GIVEN INFORMATION Start Marker
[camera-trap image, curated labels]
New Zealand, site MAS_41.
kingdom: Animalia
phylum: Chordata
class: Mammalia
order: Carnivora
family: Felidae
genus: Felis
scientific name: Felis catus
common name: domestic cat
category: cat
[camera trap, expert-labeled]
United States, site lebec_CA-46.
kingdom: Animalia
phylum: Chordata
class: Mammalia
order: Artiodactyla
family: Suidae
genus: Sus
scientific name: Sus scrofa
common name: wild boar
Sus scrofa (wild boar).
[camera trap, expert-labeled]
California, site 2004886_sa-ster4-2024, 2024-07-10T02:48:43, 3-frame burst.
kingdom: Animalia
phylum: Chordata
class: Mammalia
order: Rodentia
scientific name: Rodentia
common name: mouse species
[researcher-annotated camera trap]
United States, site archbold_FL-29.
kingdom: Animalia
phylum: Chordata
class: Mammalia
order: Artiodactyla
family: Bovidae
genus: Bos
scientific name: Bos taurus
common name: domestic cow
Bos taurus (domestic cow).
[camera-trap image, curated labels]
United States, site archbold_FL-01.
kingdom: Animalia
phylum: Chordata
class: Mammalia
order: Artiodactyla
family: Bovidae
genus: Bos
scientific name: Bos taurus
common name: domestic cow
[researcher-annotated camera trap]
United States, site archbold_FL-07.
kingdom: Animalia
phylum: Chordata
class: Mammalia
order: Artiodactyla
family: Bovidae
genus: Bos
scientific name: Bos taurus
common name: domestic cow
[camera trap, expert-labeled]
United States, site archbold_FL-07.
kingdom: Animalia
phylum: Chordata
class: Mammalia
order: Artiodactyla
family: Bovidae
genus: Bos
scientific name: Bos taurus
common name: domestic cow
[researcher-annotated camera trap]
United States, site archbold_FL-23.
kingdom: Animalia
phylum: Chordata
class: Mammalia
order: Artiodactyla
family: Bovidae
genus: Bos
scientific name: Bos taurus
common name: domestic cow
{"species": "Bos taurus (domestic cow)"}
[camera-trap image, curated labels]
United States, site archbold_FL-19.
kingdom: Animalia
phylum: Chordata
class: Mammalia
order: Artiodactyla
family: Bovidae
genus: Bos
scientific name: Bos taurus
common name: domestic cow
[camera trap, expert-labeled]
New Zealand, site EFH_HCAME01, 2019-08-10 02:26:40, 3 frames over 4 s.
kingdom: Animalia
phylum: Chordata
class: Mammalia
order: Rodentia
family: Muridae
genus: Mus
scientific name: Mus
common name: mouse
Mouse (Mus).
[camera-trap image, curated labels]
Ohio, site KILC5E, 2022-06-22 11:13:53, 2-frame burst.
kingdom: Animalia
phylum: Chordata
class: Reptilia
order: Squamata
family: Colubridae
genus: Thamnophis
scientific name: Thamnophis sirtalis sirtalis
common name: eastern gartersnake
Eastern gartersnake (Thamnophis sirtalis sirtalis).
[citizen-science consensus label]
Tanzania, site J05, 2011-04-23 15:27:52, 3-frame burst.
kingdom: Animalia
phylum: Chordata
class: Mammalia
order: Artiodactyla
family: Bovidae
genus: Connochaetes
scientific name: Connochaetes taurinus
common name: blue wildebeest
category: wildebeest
GIVEN INFORMATION End Marker
TASK DESCRIPTION :: When a line in the data holds the word "burst", show that line.

ANSWER FOR THE TASK ::
California, site 2004886_sa-ster4-2024, 2024-07-10T02:48:43, 3-frame burst.
Ohio, site KILC5E, 2022-06-22 11:13:53, 2-frame burst.
Tanzania, site J05, 2011-04-23 15:27:52, 3-frame burst.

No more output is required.